ACTIVITY
All that belongs in the answer is the lines from the one containing "Espectaculares fotos y" to the end of the listing below, copied exactly, pictures excluded.

◇ ◇ ◇ ◇ ◇

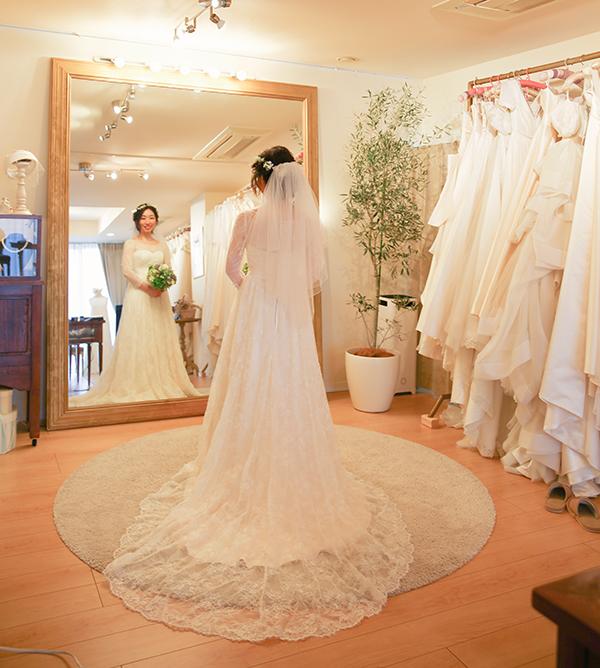素敵な花嫁像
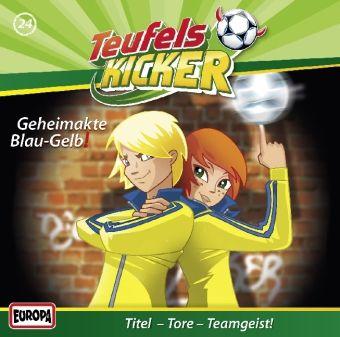 Teufelskicker Hörspiel Band 24: Geheimakte Blau-Gelb! (1 Audio-CD), Frauke Nahrgang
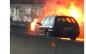 Espectaculares fotos y vídeos del incendio de 3 coches en la A6 de Majadahonda: caos en Madrid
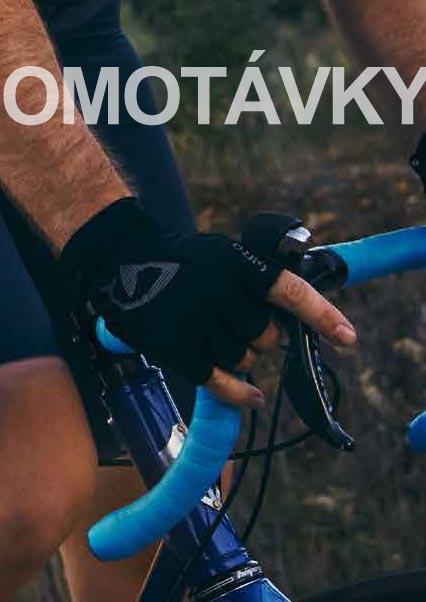 Cyklistické omotávky fabric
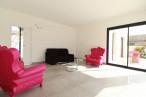 A vendre  Lignan Sur Orb | Réf 34505998 - Pierre blanche immobilier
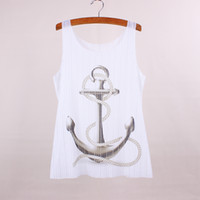 anchor apparel - Anchor print women top tees new come summer dress new arrival female tanks new fabric clothing customized apparel mixed order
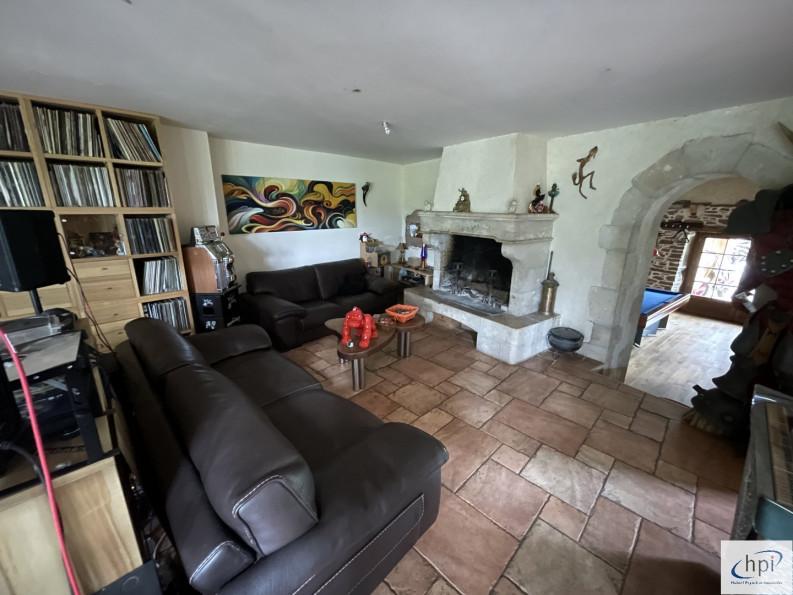 For sale  Saint Affrique   Réf 120062456 - Hubert peyrottes immobilier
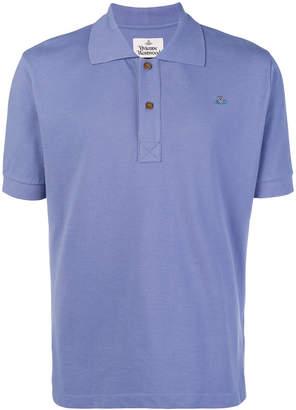 Vivienne Westwood piqué polo shirt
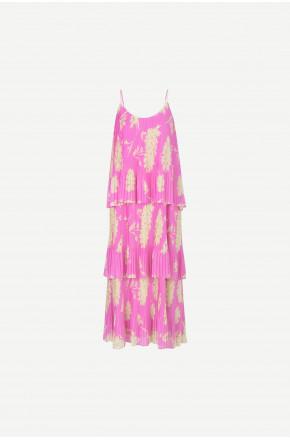 TATIANA DRESS AOP 13149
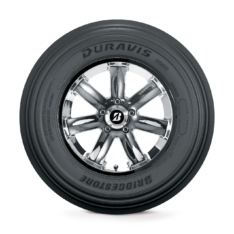 Bridgestone Duravis R238 | All Season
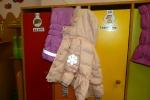 Акция «Создай светлячка» в 5 детском саду. Фото_12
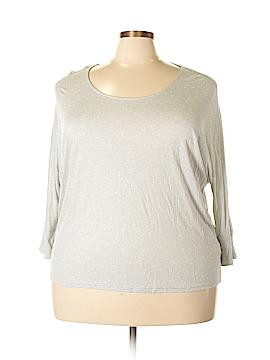 Jennifer Lopez 3/4 Sleeve Top Size XXL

◇ ◇ ◇ ◇ ◇

ANSWER BOX
 Espectaculares fotos y vídeos del incendio de 3 coches en la A6 de Majadahonda: caos en Madrid
 Cyklistické omotávky fabric
 A vendre  Lignan Sur Orb | Réf 34505998 - Pierre blanche immobilier
 anchor apparel - Anchor print women top tees new come summer dress new arrival female tanks new fabric clothing customized apparel mixed order
 For sale  Saint Affrique   Réf 120062456 - Hubert peyrottes immobilier
 Vivienne Westwood piqué polo shirt
 TATIANA DRESS AOP 13149
 Bridgestone Duravis R238 | All Season
 Акция «Создай светлячка» в 5 детском саду. Фото_12
 Jennifer Lopez 3/4 Sleeve Top Size XXL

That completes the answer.